Scene question entries
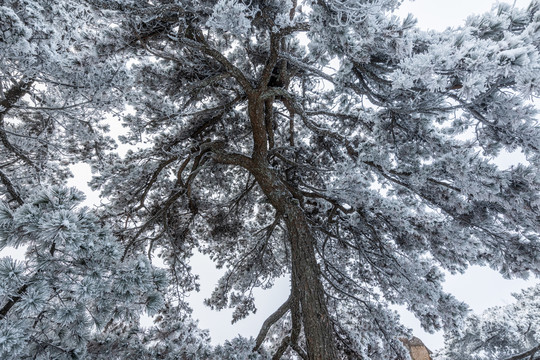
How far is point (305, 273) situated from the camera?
3.03 meters

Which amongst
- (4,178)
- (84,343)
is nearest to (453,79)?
(84,343)

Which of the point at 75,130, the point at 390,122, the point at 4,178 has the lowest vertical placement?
the point at 4,178

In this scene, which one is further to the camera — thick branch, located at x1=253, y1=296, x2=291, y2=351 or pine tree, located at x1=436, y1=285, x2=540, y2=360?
pine tree, located at x1=436, y1=285, x2=540, y2=360

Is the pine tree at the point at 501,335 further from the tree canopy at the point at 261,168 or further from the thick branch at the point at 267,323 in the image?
the thick branch at the point at 267,323

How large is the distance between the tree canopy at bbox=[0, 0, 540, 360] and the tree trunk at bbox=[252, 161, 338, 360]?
19mm

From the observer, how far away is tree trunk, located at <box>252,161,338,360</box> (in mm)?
2576

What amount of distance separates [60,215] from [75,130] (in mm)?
3910

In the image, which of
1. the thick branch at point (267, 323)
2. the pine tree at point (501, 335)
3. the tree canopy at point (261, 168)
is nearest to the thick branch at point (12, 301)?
the tree canopy at point (261, 168)

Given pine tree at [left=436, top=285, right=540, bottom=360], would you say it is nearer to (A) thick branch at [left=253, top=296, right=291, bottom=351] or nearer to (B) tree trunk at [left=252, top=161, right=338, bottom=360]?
(A) thick branch at [left=253, top=296, right=291, bottom=351]

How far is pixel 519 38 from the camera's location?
143 cm

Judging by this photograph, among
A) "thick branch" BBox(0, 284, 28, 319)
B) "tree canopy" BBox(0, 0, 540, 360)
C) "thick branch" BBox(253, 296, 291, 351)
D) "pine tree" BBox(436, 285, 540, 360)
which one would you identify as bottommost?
"thick branch" BBox(0, 284, 28, 319)

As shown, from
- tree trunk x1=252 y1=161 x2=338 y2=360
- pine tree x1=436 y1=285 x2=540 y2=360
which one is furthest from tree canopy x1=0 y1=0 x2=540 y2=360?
pine tree x1=436 y1=285 x2=540 y2=360

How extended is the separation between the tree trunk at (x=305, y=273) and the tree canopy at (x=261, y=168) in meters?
0.02

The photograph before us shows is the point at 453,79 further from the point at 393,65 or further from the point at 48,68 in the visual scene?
the point at 48,68
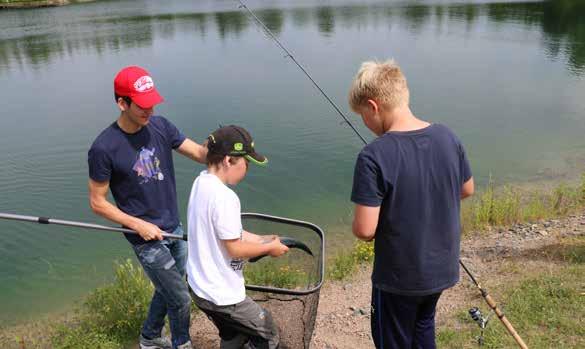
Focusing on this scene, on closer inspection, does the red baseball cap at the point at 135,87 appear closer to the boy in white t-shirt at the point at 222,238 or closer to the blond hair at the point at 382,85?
the boy in white t-shirt at the point at 222,238

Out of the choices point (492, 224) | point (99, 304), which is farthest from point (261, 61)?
point (99, 304)

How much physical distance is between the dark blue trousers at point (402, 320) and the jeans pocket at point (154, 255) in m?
1.23

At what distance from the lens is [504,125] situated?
9.82m

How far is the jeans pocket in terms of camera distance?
2.77 metres

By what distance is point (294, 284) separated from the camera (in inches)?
127

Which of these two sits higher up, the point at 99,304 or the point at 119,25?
the point at 119,25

■ TASK STATEMENT
Copy out the stretch from the line containing "Which of these" through the end of the entries, replacing "sits higher up" with "is positioned higher" and leaving everything else unchanged.

■ SOLUTION BELOW
Which of these two is positioned higher, the point at 99,304 or the point at 119,25?
the point at 119,25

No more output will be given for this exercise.